Restate word for word the lines below from the one that has "Подрамник Toyota Rav" through the one that has "食品级硫代二丙酸二月桂酯供应商 硫代二丙酸二月桂酯价格", keeping both and dropping all pictures.

→ Source data:
>>>

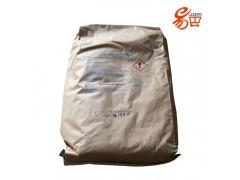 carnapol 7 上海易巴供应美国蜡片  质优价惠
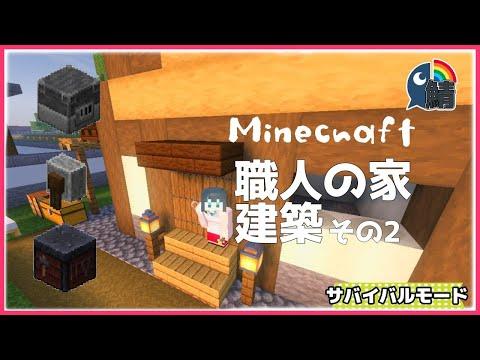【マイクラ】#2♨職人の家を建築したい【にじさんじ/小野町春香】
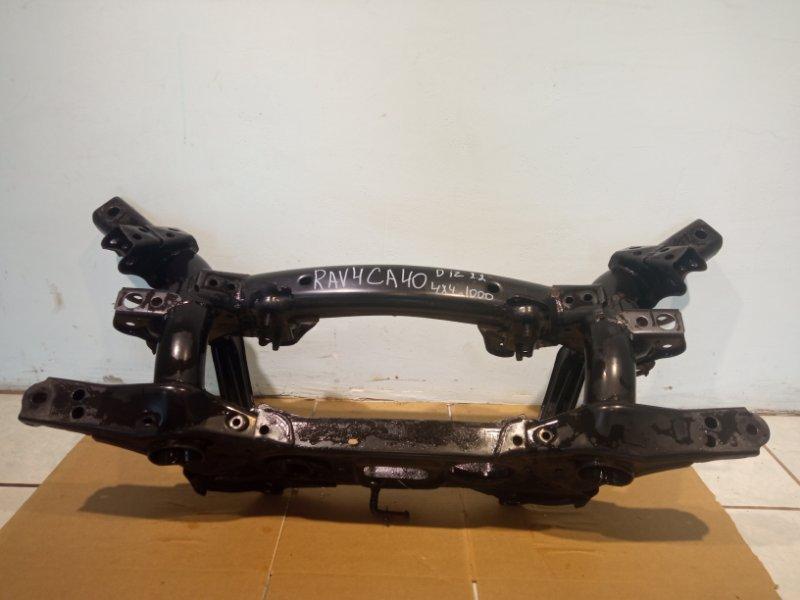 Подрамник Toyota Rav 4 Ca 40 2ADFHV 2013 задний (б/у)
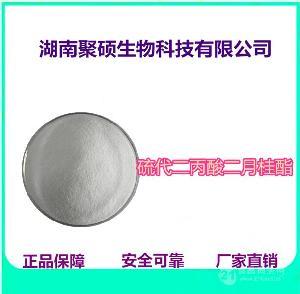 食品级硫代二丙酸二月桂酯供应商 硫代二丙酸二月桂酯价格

<<<
>>>

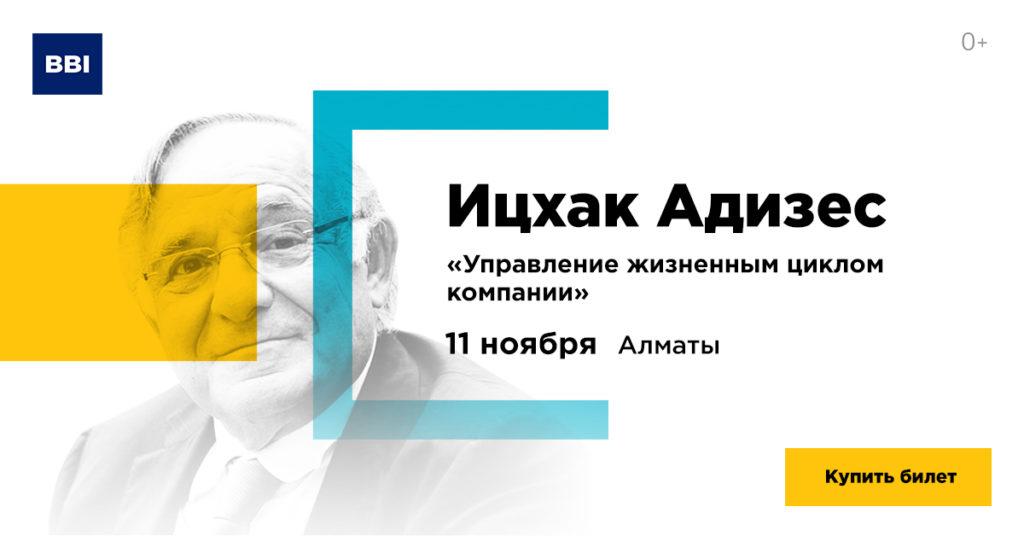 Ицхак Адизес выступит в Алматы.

<<<

→ Written solution:
 Подрамник Toyota Rav 4 Ca 40 2ADFHV 2013 задний (б/у)
 食品级硫代二丙酸二月桂酯供应商 硫代二丙酸二月桂酯价格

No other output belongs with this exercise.